::: SUPPLIED DATA :::
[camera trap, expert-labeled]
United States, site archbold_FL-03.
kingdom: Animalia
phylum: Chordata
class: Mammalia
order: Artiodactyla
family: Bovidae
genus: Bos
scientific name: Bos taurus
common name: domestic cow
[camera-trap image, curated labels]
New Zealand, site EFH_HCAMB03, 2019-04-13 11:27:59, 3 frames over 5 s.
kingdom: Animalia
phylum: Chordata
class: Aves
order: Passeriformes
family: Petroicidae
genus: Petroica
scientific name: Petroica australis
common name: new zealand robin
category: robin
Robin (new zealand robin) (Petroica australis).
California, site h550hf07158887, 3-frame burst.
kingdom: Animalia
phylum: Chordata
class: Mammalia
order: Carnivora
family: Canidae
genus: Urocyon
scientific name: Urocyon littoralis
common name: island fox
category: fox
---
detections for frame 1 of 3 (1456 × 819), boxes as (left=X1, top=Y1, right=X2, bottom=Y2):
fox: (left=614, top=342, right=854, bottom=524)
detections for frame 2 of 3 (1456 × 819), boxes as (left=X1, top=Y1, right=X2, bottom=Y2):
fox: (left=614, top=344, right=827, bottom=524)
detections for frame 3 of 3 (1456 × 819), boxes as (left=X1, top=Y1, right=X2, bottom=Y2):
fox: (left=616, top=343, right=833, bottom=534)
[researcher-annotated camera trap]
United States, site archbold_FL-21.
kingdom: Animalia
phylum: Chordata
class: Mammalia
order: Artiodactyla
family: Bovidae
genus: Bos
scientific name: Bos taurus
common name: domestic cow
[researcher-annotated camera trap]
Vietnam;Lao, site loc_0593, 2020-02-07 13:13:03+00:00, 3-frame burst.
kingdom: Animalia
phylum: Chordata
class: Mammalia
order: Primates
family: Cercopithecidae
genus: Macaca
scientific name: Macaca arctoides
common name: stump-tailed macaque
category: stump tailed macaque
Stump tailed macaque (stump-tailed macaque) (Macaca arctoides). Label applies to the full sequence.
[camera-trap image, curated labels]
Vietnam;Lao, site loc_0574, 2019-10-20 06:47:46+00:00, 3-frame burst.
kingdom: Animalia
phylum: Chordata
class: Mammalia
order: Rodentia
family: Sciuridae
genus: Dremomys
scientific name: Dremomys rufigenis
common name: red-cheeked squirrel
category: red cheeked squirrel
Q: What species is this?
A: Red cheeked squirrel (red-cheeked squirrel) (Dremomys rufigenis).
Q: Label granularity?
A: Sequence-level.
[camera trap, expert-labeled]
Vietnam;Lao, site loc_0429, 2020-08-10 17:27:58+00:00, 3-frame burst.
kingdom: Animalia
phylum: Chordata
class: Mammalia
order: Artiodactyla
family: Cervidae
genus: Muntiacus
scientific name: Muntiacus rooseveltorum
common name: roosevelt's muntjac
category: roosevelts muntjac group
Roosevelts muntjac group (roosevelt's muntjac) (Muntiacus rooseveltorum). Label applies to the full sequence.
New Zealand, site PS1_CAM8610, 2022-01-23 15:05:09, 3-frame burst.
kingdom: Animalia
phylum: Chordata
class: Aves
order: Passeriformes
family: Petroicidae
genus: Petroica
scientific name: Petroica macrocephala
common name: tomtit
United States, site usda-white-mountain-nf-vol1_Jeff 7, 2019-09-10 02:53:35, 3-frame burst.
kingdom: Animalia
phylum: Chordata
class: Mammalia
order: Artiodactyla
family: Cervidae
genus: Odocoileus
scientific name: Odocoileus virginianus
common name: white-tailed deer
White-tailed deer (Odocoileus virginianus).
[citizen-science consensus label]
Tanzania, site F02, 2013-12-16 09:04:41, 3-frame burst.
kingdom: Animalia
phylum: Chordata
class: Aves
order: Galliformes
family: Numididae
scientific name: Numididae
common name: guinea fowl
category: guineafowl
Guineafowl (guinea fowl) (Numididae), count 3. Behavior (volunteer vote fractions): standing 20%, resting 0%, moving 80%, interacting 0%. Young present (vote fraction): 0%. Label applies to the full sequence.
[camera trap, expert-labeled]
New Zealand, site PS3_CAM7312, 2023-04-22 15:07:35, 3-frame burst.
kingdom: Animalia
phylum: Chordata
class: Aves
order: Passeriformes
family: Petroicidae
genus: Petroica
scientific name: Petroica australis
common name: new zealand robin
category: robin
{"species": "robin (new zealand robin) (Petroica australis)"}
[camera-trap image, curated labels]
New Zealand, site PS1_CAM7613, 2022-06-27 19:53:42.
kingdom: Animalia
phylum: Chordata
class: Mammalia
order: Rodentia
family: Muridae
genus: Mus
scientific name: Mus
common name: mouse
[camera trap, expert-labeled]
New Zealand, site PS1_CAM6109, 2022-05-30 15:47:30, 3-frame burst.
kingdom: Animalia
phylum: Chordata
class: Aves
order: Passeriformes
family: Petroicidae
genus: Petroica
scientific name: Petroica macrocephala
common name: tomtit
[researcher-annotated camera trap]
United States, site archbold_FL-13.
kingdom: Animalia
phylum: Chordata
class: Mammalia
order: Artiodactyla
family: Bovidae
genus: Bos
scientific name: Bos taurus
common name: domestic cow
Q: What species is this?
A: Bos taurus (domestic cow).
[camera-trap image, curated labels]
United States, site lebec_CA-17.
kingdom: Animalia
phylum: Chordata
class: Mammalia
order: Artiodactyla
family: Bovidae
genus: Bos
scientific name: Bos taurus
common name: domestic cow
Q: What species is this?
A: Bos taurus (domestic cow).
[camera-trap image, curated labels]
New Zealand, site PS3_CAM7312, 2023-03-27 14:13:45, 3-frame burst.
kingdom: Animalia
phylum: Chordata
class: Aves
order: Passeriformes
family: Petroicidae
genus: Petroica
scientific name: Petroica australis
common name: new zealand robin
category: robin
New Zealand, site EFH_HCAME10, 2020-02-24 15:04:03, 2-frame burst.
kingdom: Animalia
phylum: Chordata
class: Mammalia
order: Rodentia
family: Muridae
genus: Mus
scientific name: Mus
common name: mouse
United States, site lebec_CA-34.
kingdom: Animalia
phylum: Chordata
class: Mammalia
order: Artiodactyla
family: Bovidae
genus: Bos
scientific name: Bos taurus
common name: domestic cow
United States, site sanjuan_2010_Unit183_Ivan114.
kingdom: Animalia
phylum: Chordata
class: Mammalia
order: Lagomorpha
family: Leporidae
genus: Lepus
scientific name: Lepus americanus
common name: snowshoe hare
:::
ABOUT THIS TASK
Word for word, print every line above.

ANSWER
[camera trap, expert-labeled]
United States, site archbold_FL-03.
kingdom: Animalia
phylum: Chordata
class: Mammalia
order: Artiodactyla
family: Bovidae
genus: Bos
scientific name: Bos taurus
common name: domestic cow
[camera-trap image, curated labels]
New Zealand, site EFH_HCAMB03, 2019-04-13 11:27:59, 3 frames over 5 s.
kingdom: Animalia
phylum: Chordata
class: Aves
order: Passeriformes
family: Petroicidae
genus: Petroica
scientific name: Petroica australis
common name: new zealand robin
category: robin
Robin (new zealand robin) (Petroica australis).
California, site h550hf07158887, 3-frame burst.
kingdom: Animalia
phylum: Chordata
class: Mammalia
order: Carnivora
family: Canidae
genus: Urocyon
scientific name: Urocyon littoralis
common name: island fox
category: fox
---
detections for frame 1 of 3 (1456 × 819), boxes as (left=X1, top=Y1, right=X2, bottom=Y2):
fox: (left=614, top=342, right=854, bottom=524)
detections for frame 2 of 3 (1456 × 819), boxes as (left=X1, top=Y1, right=X2, bottom=Y2):
fox: (left=614, top=344, right=827, bottom=524)
detections for frame 3 of 3 (1456 × 819), boxes as (left=X1, top=Y1, right=X2, bottom=Y2):
fox: (left=616, top=343, right=833, bottom=534)
[researcher-annotated camera trap]
United States, site archbold_FL-21.
kingdom: Animalia
phylum: Chordata
class: Mammalia
order: Artiodactyla
family: Bovidae
genus: Bos
scientific name: Bos taurus
common name: domestic cow
[researcher-annotated camera trap]
Vietnam;Lao, site loc_0593, 2020-02-07 13:13:03+00:00, 3-frame burst.
kingdom: Animalia
phylum: Chordata
class: Mammalia
order: Primates
family: Cercopithecidae
genus: Macaca
scientific name: Macaca arctoides
common name: stump-tailed macaque
category: stump tailed macaque
Stump tailed macaque (stump-tailed macaque) (Macaca arctoides). Label applies to the full sequence.
[camera-trap image, curated labels]
Vietnam;Lao, site loc_0574, 2019-10-20 06:47:46+00:00, 3-frame burst.
kingdom: Animalia
phylum: Chordata
class: Mammalia
order: Rodentia
family: Sciuridae
genus: Dremomys
scientific name: Dremomys rufigenis
common name: red-cheeked squirrel
category: red cheeked squirrel
Q: What species is this?
A: Red cheeked squirrel (red-cheeked squirrel) (Dremomys rufigenis).
Q: Label granularity?
A: Sequence-level.
[camera trap, expert-labeled]
Vietnam;Lao, site loc_0429, 2020-08-10 17:27:58+00:00, 3-frame burst.
kingdom: Animalia
phylum: Chordata
class: Mammalia
order: Artiodactyla
family: Cervidae
genus: Muntiacus
scientific name: Muntiacus rooseveltorum
common name: roosevelt's muntjac
category: roosevelts muntjac group
Roosevelts muntjac group (roosevelt's muntjac) (Muntiacus rooseveltorum). Label applies to the full sequence.
New Zealand, site PS1_CAM8610, 2022-01-23 15:05:09, 3-frame burst.
kingdom: Animalia
phylum: Chordata
class: Aves
order: Passeriformes
family: Petroicidae
genus: Petroica
scientific name: Petroica macrocephala
common name: tomtit
United States, site usda-white-mountain-nf-vol1_Jeff 7, 2019-09-10 02:53:35, 3-frame burst.
kingdom: Animalia
phylum: Chordata
class: Mammalia
order: Artiodactyla
family: Cervidae
genus: Odocoileus
scientific name: Odocoileus virginianus
common name: white-tailed deer
White-tailed deer (Odocoileus virginianus).
[citizen-science consensus label]
Tanzania, site F02, 2013-12-16 09:04:41, 3-frame burst.
kingdom: Animalia
phylum: Chordata
class: Aves
order: Galliformes
family: Numididae
scientific name: Numididae
common name: guinea fowl
category: guineafowl
Guineafowl (guinea fowl) (Numididae), count 3. Behavior (volunteer vote fractions): standing 20%, resting 0%, moving 80%, interacting 0%. Young present (vote fraction): 0%. Label applies to the full sequence.
[camera trap, expert-labeled]
New Zealand, site PS3_CAM7312, 2023-04-22 15:07:35, 3-frame burst.
kingdom: Animalia
phylum: Chordata
class: Aves
order: Passeriformes
family: Petroicidae
genus: Petroica
scientific name: Petroica australis
common name: new zealand robin
category: robin
{"species": "robin (new zealand robin) (Petroica australis)"}
[camera-trap image, curated labels]
New Zealand, site PS1_CAM7613, 2022-06-27 19:53:42.
kingdom: Animalia
phylum: Chordata
class: Mammalia
order: Rodentia
family: Muridae
genus: Mus
scientific name: Mus
common name: mouse
[camera trap, expert-labeled]
New Zealand, site PS1_CAM6109, 2022-05-30 15:47:30, 3-frame burst.
kingdom: Animalia
phylum: Chordata
class: Aves
order: Passeriformes
family: Petroicidae
genus: Petroica
scientific name: Petroica macrocephala
common name: tomtit
[researcher-annotated camera trap]
United States, site archbold_FL-13.
kingdom: Animalia
phylum: Chordata
class: Mammalia
order: Artiodactyla
family: Bovidae
genus: Bos
scientific name: Bos taurus
common name: domestic cow
Q: What species is this?
A: Bos taurus (domestic cow).
[camera-trap image, curated labels]
United States, site lebec_CA-17.
kingdom: Animalia
phylum: Chordata
class: Mammalia
order: Artiodactyla
family: Bovidae
genus: Bos
scientific name: Bos taurus
common name: domestic cow
Q: What species is this?
A: Bos taurus (domestic cow).
[camera-trap image, curated labels]
New Zealand, site PS3_CAM7312, 2023-03-27 14:13:45, 3-frame burst.
kingdom: Animalia
phylum: Chordata
class: Aves
order: Passeriformes
family: Petroicidae
genus: Petroica
scientific name: Petroica australis
common name: new zealand robin
category: robin
New Zealand, site EFH_HCAME10, 2020-02-24 15:04:03, 2-frame burst.
kingdom: Animalia
phylum: Chordata
class: Mammalia
order: Rodentia
family: Muridae
genus: Mus
scientific name: Mus
common name: mouse
United States, site lebec_CA-34.
kingdom: Animalia
phylum: Chordata
class: Mammalia
order: Artiodactyla
family: Bovidae
genus: Bos
scientific name: Bos taurus
common name: domestic cow
United States, site sanjuan_2010_Unit183_Ivan114.
kingdom: Animalia
phylum: Chordata
class: Mammalia
order: Lagomorpha
family: Leporidae
genus: Lepus
scientific name: Lepus americanus
common name: snowshoe hare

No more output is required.